TOLAN: A few days after the informer called Customs, the Granitny Barig pulled up anchor and left Gloucester, leaving seven million pounds of fish sitting in cold storage, destination unknown.

TOBEY: The fish is in limbo.

TOLAN: Meantime, Jack McKinnon, the old Gloucester longshoreman, was watching the fiasco unfold, shaking his head.

McKINNON: If the vessel was cleared to handle cargo, why is it two weeks later that suddenly we've got a problem? I don't understand that.

TOLAN: Neither did Massachusetts Senators Edward Kennedy and John Kerry. And they demanded an explanation from US Customs. Customs spokesperson Bill Anthony says when his higher-ups learned of the violation, they had no choice.

ANTHONY: We were forced to enforce the law, which is what a law enforcement agency does. And that's why we stopped the shipment.

TOLAN: The blocks of frozen pollock sat in cold storage for weeks, while Frank Elliot and Mayor Tobey considered the options. One choice was to find another buyer overseas, reload the seven million pounds of pollock onto another boat, and send it away. A second option, to take the fish to the dump, was rejected. Mayor Tobey said that idea was the result of some twisted federal bureaucratic mind. But he didn't like the third option much better.

TOBEY: You know, there's been talk about maybe you take the fish and you put it back on a freighter, bring it to Canada, and then you truck it back down here. Now, that is so fundamentally stupid, that I don't know where to begin.

TOLAN: But that ultimately is what happened. Seven million pounds of fish, pulled out of a freezer, put on trucks and shipped to Canada, imported into the United States again, and sent back to the same freezer in Gloucester. It awaits transportation to the fish factory, where it will finally be cut up into McDonald's Filet O' Fish. Frank Elliot says he's learned his lesson.

ELLIOT: I would never, ever, bring a freighter into Gloucester again, not with this kind of stuff. I think all of us are just absolutely fit to be tied. We did exactly what Customs said, and they screwed everybody.
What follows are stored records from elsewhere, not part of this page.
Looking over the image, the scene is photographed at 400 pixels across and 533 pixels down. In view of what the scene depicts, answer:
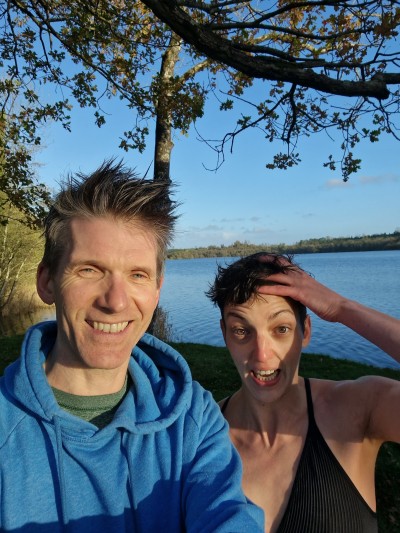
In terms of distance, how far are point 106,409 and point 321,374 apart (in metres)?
8.32

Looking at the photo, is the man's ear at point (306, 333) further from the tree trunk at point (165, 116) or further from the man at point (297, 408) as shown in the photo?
the tree trunk at point (165, 116)

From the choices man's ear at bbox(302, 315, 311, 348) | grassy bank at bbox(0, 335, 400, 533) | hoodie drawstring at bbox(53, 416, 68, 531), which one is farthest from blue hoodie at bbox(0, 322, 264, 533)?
grassy bank at bbox(0, 335, 400, 533)

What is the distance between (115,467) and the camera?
1580mm

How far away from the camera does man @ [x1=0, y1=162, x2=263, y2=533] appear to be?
1479 millimetres

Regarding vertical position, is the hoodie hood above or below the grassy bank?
above

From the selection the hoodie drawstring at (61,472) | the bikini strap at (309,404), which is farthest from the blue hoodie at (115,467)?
the bikini strap at (309,404)

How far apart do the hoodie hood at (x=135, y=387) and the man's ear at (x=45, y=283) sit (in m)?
0.19

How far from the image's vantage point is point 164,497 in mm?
1572

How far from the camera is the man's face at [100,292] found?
164 centimetres

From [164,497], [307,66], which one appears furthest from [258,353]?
[307,66]

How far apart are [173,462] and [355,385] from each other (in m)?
1.24

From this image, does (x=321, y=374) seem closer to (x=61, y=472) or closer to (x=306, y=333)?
(x=306, y=333)

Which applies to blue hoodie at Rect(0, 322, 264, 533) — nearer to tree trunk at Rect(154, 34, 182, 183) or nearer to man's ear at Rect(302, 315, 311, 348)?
man's ear at Rect(302, 315, 311, 348)

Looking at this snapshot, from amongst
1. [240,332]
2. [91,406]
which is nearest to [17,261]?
[240,332]
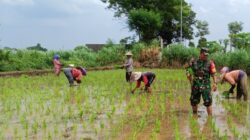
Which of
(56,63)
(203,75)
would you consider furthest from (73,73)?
(203,75)

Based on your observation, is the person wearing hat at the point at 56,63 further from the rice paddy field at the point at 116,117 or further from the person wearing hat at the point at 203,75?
the person wearing hat at the point at 203,75

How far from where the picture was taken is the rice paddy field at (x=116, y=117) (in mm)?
7574

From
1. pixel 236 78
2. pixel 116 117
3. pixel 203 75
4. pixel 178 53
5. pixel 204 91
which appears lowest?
pixel 116 117

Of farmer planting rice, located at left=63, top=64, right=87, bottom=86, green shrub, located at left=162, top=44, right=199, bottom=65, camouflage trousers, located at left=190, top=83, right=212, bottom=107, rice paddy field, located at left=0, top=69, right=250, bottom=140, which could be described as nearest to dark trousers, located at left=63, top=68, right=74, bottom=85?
farmer planting rice, located at left=63, top=64, right=87, bottom=86

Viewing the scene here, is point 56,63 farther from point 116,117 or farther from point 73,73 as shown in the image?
point 116,117

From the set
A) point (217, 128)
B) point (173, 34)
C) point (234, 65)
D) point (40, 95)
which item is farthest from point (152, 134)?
point (173, 34)

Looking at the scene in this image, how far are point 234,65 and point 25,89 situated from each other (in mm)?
11708

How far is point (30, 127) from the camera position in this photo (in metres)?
8.27

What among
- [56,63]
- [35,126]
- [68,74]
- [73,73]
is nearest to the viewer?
[35,126]

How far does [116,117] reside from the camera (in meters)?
9.33

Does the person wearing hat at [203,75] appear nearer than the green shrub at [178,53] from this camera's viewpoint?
Yes

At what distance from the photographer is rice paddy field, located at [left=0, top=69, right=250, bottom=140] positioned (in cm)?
757

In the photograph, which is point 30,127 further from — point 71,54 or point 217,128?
point 71,54

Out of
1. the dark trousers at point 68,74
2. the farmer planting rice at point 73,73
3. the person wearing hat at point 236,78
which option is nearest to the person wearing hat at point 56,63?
the farmer planting rice at point 73,73
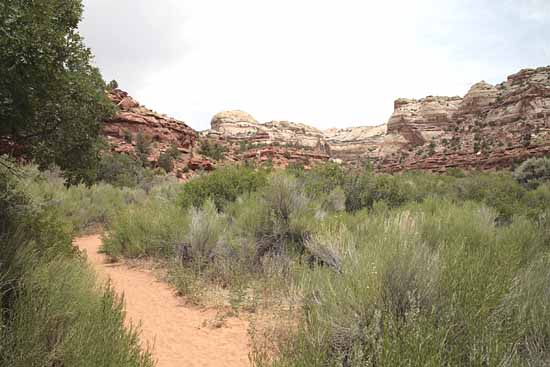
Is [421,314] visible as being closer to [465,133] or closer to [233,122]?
[465,133]

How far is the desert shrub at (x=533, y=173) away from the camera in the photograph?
15.7 meters

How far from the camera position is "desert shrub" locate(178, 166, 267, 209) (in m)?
9.41

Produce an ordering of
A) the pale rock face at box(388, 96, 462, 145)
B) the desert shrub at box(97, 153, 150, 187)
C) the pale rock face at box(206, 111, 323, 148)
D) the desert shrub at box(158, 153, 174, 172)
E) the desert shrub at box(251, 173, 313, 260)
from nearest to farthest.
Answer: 1. the desert shrub at box(251, 173, 313, 260)
2. the desert shrub at box(97, 153, 150, 187)
3. the desert shrub at box(158, 153, 174, 172)
4. the pale rock face at box(388, 96, 462, 145)
5. the pale rock face at box(206, 111, 323, 148)

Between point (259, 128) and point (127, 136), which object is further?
point (259, 128)

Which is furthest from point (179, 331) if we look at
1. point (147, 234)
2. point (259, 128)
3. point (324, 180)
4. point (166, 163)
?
point (259, 128)

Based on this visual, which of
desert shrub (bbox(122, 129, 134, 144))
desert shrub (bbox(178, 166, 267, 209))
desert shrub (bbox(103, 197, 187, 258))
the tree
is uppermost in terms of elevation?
desert shrub (bbox(122, 129, 134, 144))

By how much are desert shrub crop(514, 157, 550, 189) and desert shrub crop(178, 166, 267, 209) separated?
553 inches

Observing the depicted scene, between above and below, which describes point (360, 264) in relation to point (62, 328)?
above

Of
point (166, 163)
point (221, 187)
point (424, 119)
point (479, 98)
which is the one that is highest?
point (479, 98)

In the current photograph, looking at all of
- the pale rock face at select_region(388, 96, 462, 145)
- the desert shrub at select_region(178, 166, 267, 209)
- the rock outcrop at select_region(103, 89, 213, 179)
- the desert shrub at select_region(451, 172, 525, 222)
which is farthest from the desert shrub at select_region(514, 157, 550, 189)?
the pale rock face at select_region(388, 96, 462, 145)

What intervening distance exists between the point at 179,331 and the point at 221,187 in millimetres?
5851

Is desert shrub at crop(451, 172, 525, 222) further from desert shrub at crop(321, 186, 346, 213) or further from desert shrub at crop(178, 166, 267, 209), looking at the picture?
desert shrub at crop(178, 166, 267, 209)

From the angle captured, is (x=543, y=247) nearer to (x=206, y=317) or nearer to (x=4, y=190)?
(x=206, y=317)

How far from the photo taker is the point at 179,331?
14.1 feet
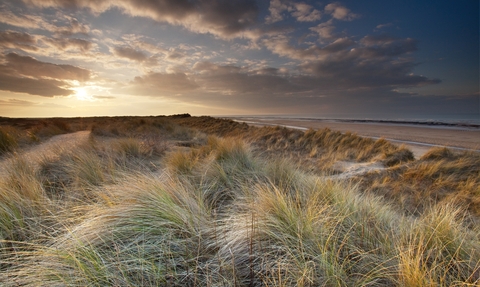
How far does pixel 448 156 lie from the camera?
20.9 feet

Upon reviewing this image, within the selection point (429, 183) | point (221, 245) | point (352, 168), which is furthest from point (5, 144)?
point (429, 183)

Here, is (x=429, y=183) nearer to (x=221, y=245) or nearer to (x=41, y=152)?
(x=221, y=245)

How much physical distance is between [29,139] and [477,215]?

TOLAN: For some, the whole debacle amounted to kicking Gloucester when it's down, a symbol of how hard it is to get things going on the waterfront. Longshoreman Jack McKinnon.

McKINNON: It just was a glimmer of hope. Once again, the hopes were dashed, just like the fishermen are dealing with. All these closures and all these regulations and these trip limits. It's just such a struggle, and it's a way of life that we just don't want to give up. And it's just hard to let it go.

TOLAN: To keep this in perspective, this little tale of pollock and politics does not spell the end for Gloucester. There is hope that the North Atlantic fish stocks will rebound, and that a working waterfront will be here when they do. This wasn't a crushing blow to Gloucester's economy, either. It might have meant 35 jobs. But Gloucester's modest gain would have come at someone else's expense. Canadian truckers would have stood to lose, and speculation on the anonymous tip to customs centers there. But it could have been any number of people. Customs officials won't reveal the identity of the caller. Like reporters, they're protecting their source.

(Surf and foghorn)

TOLAN: And so, the little story about the frozen blocks of fish from halfway around the world ends, the same way many mornings on Gloucester Harbor begin: cloaked in fog.

(Surf and foghorn)

TOLAN: For Living on Earth, I'm Sandy Tolan in Gloucester, Massachusetts.